Practical Approaches for Engagement
When engaging with post-truth culture, several practical principles prove helpful. First, ask questions rather than immediately making assertions. “What do you mean by that?” and “How did you come to that conclusion?” invite dialogue rather than defensiveness. Second, find common ground where possible. Even relativists believe some things are really true and really wrong. Building from shared convictions creates a foundation for further conversation.
Third, tell the story. Post-truth culture is often more responsive to narrative than to syllogism. The biblical narrative of creation, fall, redemption, and restoration speaks to universal human experiences of wonder, brokenness, longing, and hope. Fourth, demonstrate intellectual humility while maintaining convictional confidence.

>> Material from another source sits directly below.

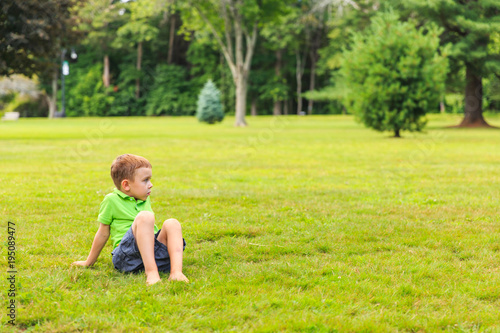 barefoot boy sitting on the lawn. cute kid in the park. Looking away. copy space for your text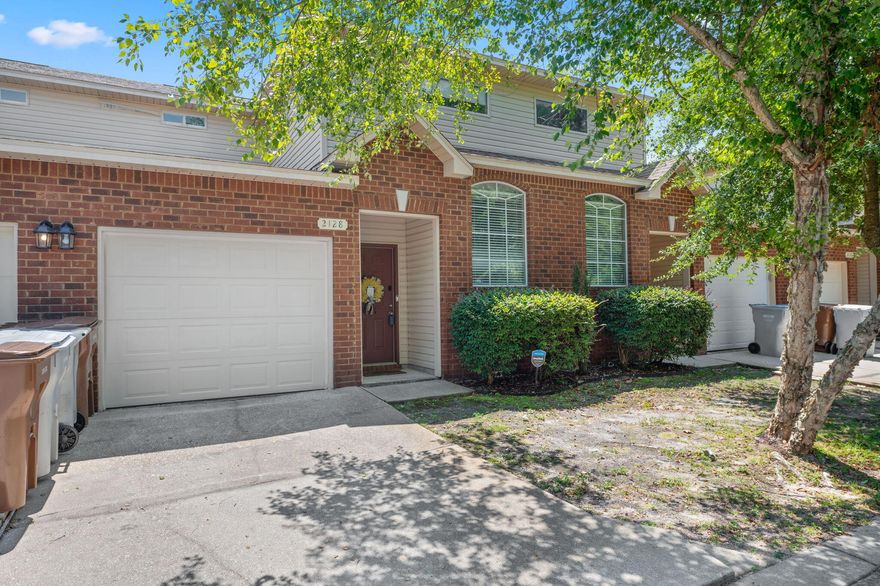 Newly VACANT and ready for new home ownership! This adorable townhouse features a one car garage and a split bedroom floor plan.. The kitchen opens up to the living room space and outdoor patio area. The master retreat room is on the first floor and has a walk in closet and large bathroom. The laundry room is on the first floor and already equipped with a washer and dryer as a bonus for you!! The brand new water heater is in the closet next to this space as well. As you work your way upstairs, you will notice the natural lighting pouring through the window that has a set of custom shades that come down with a remote. The HVAC system is upstairs in the hallway area and so are several closets for extra storage in the home. 2 extra bedrooms and a full bathroom are upstairs.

We do not know everything, but we know the One who does.
Finally, remember that people are not merely minds to be convinced but image-bearers to be loved. Winning an argument while losing a person serves no one. Our goal is not victory but witness, not conquest but invitation.
Conclusion
Defending biblical authority in a post-truth culture requires wisdom, patience, and dependence on God. We must expose the incoherence of relativism, present the positive case for Scripture’s truthfulness, answer objections with honesty and charity, and live lives that demonstrate the transforming power of God’s Word. Most importantly, we must trust that the Word of God is living and active, sharper than any two-edged sword (Hebrews 4:12). It does not need our defence so much as our faithful proclamation. God’s truth will vindicate itself. Our task is simply to bear witness to what God has said, confident that His Word will accomplish the purpose for which He sent it (Isaiah 55:11).
“Sanctify them in the truth; your word is truth.” John 17:17
Bibliography
- Geisler, Norman L. and William E. Nix. A General Introduction to the Bible. Chicago: Moody Press, 1986.
- Groothuis, Douglas. Truth Decay: Defending Christianity Against the Challenges of Postmodernism. Downers Grove: InterVarsity Press, 2000.
- Lewis, C.S. Mere Christianity. London: Geoffrey Bles, 1952.
- McDowell, Josh and Sean McDowell. Evidence That Demands a Verdict. Nashville: Thomas Nelson, 2017.
- Schaeffer, Francis A. The God Who Is There. Downers Grove: InterVarsity Press, 1968.